Data entries
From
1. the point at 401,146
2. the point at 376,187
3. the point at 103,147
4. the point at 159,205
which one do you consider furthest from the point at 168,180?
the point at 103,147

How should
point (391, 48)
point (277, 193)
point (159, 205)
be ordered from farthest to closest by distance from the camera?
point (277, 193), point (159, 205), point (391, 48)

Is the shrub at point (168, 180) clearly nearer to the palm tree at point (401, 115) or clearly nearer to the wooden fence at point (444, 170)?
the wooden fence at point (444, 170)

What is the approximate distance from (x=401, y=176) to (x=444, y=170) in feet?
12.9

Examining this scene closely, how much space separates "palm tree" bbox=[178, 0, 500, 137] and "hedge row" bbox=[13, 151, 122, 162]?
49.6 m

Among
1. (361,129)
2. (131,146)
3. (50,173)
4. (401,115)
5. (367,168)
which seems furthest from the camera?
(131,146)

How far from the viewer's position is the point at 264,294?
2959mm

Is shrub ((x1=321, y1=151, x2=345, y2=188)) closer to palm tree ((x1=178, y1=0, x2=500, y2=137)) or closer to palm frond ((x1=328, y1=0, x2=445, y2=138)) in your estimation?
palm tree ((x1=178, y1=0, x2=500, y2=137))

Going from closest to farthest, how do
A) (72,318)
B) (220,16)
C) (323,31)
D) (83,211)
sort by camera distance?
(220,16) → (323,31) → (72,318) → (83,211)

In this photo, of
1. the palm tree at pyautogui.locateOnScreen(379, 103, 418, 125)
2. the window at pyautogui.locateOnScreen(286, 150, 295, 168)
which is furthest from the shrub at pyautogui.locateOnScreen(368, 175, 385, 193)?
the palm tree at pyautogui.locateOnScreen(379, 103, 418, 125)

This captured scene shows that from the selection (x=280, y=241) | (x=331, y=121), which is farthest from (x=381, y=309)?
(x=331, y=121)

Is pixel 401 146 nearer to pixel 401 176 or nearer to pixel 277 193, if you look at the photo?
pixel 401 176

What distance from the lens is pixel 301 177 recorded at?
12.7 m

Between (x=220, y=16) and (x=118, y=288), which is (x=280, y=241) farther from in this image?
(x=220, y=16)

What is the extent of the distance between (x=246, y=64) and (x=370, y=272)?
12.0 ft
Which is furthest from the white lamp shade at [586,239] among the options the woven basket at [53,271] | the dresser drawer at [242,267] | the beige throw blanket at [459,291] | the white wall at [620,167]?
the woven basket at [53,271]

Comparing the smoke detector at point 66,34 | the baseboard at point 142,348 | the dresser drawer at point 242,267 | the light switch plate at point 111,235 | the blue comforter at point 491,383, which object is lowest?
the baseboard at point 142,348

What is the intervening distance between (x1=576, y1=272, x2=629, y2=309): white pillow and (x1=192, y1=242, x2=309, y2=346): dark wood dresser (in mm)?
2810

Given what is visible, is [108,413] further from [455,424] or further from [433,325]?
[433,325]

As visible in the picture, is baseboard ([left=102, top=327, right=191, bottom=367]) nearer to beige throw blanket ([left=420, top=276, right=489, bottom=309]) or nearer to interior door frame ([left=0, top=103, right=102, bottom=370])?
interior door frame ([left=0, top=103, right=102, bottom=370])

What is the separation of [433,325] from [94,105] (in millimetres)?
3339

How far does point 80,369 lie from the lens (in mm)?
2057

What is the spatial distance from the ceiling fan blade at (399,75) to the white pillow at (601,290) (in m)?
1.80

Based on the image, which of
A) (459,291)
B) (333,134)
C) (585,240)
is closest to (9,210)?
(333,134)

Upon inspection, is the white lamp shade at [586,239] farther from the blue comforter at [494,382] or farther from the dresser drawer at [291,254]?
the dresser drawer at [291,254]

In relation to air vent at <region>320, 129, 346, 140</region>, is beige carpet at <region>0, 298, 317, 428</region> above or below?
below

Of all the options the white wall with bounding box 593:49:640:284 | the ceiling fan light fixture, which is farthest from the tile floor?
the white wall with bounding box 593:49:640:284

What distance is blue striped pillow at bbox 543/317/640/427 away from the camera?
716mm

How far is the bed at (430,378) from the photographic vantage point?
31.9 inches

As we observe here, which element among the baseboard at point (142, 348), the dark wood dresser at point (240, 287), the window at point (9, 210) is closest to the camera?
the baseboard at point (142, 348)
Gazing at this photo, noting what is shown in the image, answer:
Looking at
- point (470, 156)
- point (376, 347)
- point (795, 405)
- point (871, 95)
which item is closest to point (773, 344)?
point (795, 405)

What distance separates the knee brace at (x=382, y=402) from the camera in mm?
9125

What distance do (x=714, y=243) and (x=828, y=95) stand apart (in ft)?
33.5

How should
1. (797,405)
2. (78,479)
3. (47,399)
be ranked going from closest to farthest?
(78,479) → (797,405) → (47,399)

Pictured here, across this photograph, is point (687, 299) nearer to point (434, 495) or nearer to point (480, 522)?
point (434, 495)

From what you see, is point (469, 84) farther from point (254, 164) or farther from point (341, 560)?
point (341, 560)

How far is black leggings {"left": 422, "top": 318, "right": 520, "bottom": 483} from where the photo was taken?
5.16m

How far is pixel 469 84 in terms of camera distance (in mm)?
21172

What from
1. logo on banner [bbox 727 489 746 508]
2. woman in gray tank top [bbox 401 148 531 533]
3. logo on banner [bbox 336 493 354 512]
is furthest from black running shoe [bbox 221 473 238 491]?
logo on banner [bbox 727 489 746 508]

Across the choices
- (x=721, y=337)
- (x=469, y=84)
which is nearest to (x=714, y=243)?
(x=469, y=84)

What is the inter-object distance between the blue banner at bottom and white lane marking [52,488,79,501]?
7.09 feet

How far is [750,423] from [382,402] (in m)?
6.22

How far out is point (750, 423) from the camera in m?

What this task involves:
Please express the records from their start up to and including the line with "point (277, 193), point" as a JSON list of strings, one string per line, leaving out blank lines.

Exercise answer:
[
  "From",
  "1. the point at 401,146",
  "2. the point at 376,187",
  "3. the point at 103,147",
  "4. the point at 159,205",
  "which one do you consider furthest from the point at 168,180?",
  "the point at 103,147",
  "How should",
  "point (391, 48)",
  "point (277, 193)",
  "point (159, 205)",
  "be ordered from farthest to closest by distance from the camera?",
  "point (277, 193), point (159, 205), point (391, 48)"
]